At the cutting edge of sustainable design

The University is also investing in its off-campus accommodation, developing new residences at its Greenbank site at Mossley Hill to provide a self-contained student village including catering and sports facilities. The University’s historic 18th Century Greenbank House which was left to the University by the Rathbone family, will also benefit from a £5 million investment.

The new residences on Crown Street and Brownlow Hill will be built on the site of the existing Veterinary Science building. The University is investing £10 million in developing new facilities for the School which will benefit from modern and flexible teaching and research space. The Veterinary School will be principally located in the University’s Thompson Yates building. A new Veterinary Science teaching suite in Great Newton Street will provide practical teaching space for up to 150 students on the first floor, as well as a new clinical skills area.

The development forms part of a £250m investment in new accommodation

A first-opinion practice is being built close to the site of the existing practice on Crown Street while a new pathology suite is being developed at the University’s Leahurst campus on Wirral. The largest research group in the current Crown Street Building, working on veterinary infectious diseases, will move into bespoke laboratories within the Liverpool Science Park in July.

The University is currently negotiating with a preferred bidder for the new residences and is hopeful a formal contractual agreement will be reached in the near future.

7 thoughts on “£65m student accommodation plan tabled

  1. steven dickson


    Thanks for your post

    There will be an impact on car parking c60 spaces hence we announced recently the availability of discounted parking at both Local Solutions off Edge Lane and Mount Pleasant car park on Brownlow Hill.

    As for the AJ / Allsop parade this will not be developed for student residences and there are no plans currently to develop this site.


  2. Laurence Tidbury

    From what I heard at the public presentation at the Metropolitan Cathedral the first phase will not include the demolition of the AJ etc, but the second phase will?

    How will the building and building work affect car parking?

  3. Jo Cherrie

    Dear Jane,

    Thanks for your interest in the project. The University wrote to around 1,800 local residents and businesses inviting them to attend a public exhibition, which was held in November 2011. We also wrote to community and stakeholder groups,and officers and members of Liverpool City Council. The event was also publicised in the Liverpool Echo. Questionnaires were issued at the exhibition, enabling residents and business people to provide feedback.

    Best wishes


  4. Darren Jones

    In the comments section of a previous article – https://news.liverpool.ac.uk/2011/09/07/university-pub-wins-camra-award/ – it was stated categorically that the new student accommodation was being built on the Vets Building site, and that Alsop Court and The Augustus John would therefore not be demolished.

    But the images on the above article suggest that they will actually need to be demolished for these new buildings.

    Which is correct?


    1. Catherine Anderson

      Dear Darren,

      I can confirm that Alsop Parade including the AJ is NOT being demolished to make way for the new residences. The boundary is Peach St to the west of the development

  5. Jane Ardrey

    As local resident I am interested (but surprised) to hear that public consultation took place in November and would be grateful for some details of how this was achieved.

> Task item A:
Copy the accommodation article word for word, everything from "There will be" down to "on Brownlow Hill.".
> Task item B:
Decide whether each statement agrees with the accommodation article. Answer yes or no and quote the words that decide it.
(i) Greenbank House will receive a £5 million investment.
(ii) The new Veterinary Science teaching suite will be on Crown Street.
(iii) The University wrote to around 1,800 local residents and businesses.
> Task item C:
Using the accommodation article, answer each question briefly.
(i) Where is the new pathology suite being developed?
(ii) In which newspaper was the public exhibition publicized?
(iii) Which street is given as the boundary to the west of the development?

> Supplied entries:
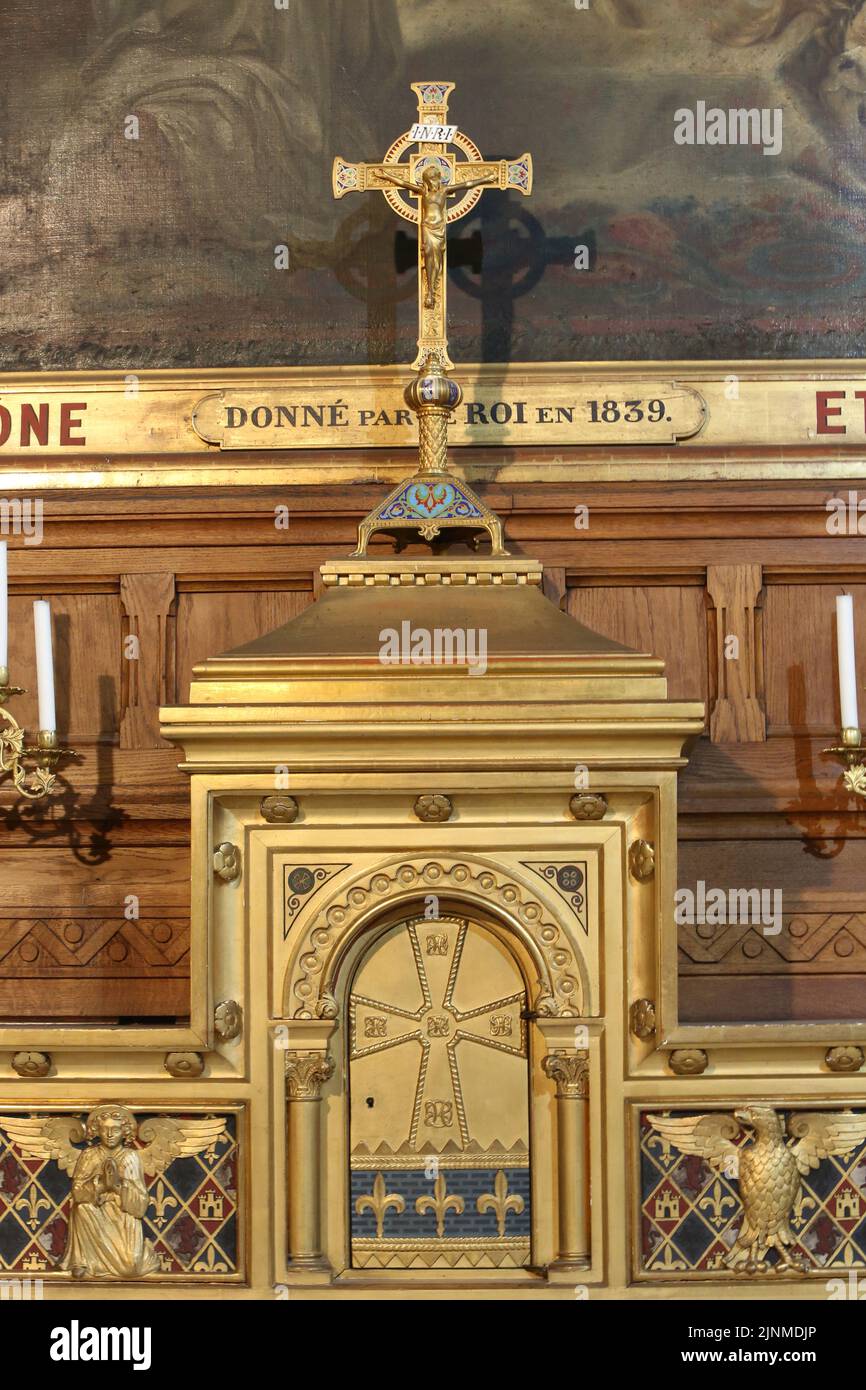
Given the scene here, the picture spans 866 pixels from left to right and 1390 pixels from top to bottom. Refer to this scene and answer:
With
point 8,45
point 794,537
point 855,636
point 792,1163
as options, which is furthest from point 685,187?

> Exercise output A:
There will be an impact on car parking c60 spaces hence we announced recently the availability of discounted parking at both Local Solutions off Edge Lane and Mount Pleasant car park on Brownlow Hill.

> Exercise output B:
(i) Yes: "will also benefit from a £5 million investment."
(ii) No: "A new Veterinary Science teaching suite in Great Newton Street"
(iii) Yes: "The University wrote to around 1,800 local residents and businesses"

> Exercise output C:
(i) At the University's Leahurst campus on Wirral.
(ii) The Liverpool Echo.
(iii) Peach St.